## Document segment

--*--

GLENN: I was 11 years old. It was the summer of 1975. I contend it was the summer that my dad and I won game six of the World Series.
And I remember it like it was yesterday. You know those kind of memories that you can -- you can smell the memory. You can -- you can smell the house. You can smell the grass. Everything is just so vivid, the way grass smells right after it's been cut in the summer. You can see the way the sun would shine. And it would come through the living room window and bounce off the hardwood floor every morning.
You slept with your window open. And you could feel the cool breeze in the morning.
Do you remember what it felt like every day, running and playing, just being a kid? Summertime meant something.
We don't crave the summer just for the sun. We crave it because it was -- it was the most important time in our life. I don't know if it's like this for kids anymore.
But it was in the summer that you became who you are. You became your own person. You developed a life of your own.

--*--

## Information shown
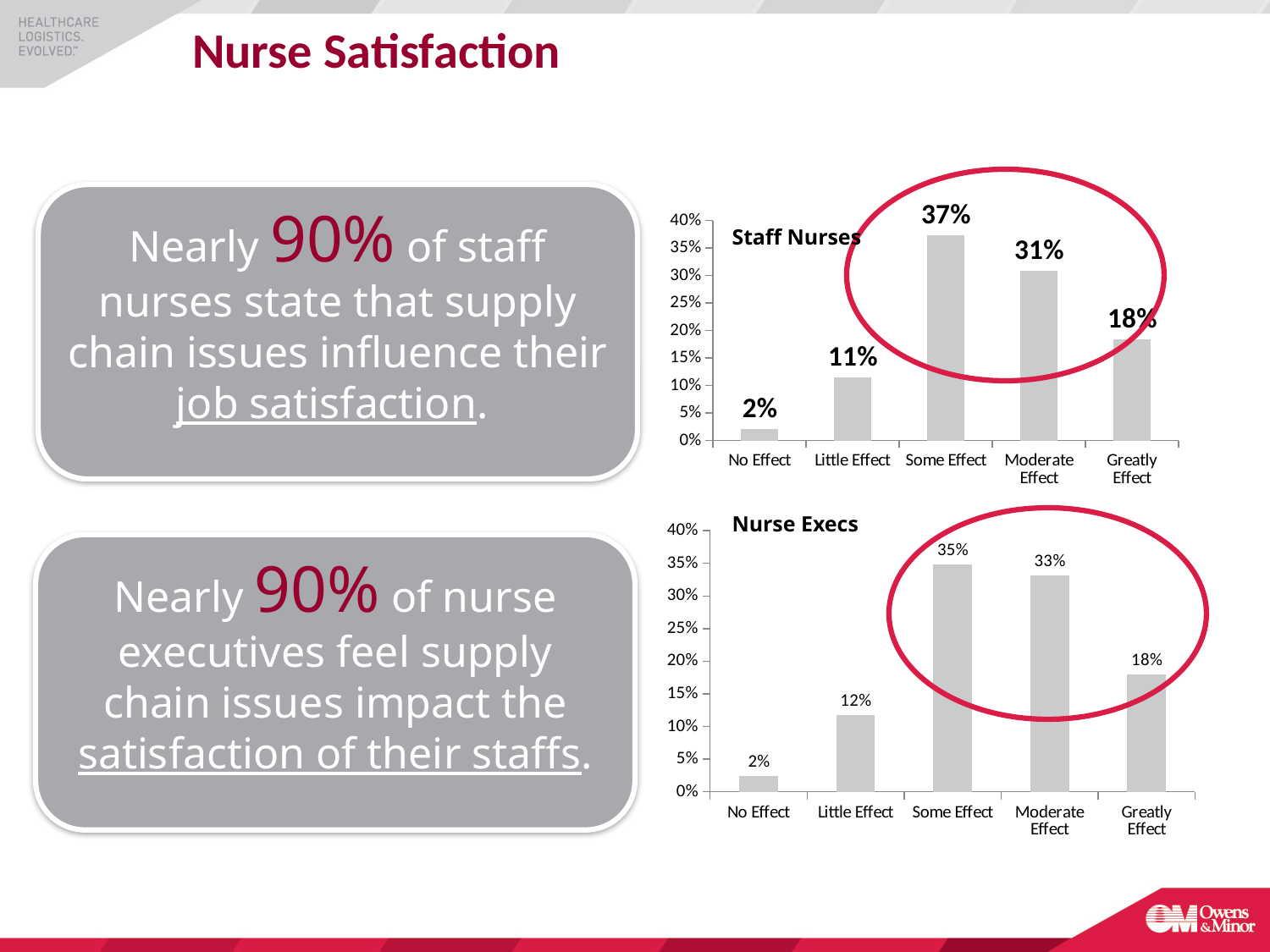
In the Staff Nurses chart, which category has the highest value? Some Effect What kind of chart is the Staff Nurses chart? Bar chart In the Staff Nurses chart, what is the value for No Effect? 2% How many categories are shown in the Nurse Execs chart? 5 In the Nurse Execs chart, which category has the lowest value? No Effect In the Nurse Execs chart, what is the difference between Some Effect and Greatly Effect? 17% In the Staff Nurses chart, which is larger, Little Effect or Greatly Effect? Greatly Effect In the Nurse Execs chart, what is the value for Moderate Effect? 33% In the Staff Nurses chart, what is the value for Some Effect? 37% In the Staff Nurses chart, what is the difference between Some Effect and Moderate Effect? 6% What is the title of the lower chart on the slide? Nurse Execs In the Nurse Execs chart, what is the value for Little Effect? 12%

--*--

Please state how old Glenn says he was in the summer he recalls in the summer memories passage.

## Answer
He was 11 years old.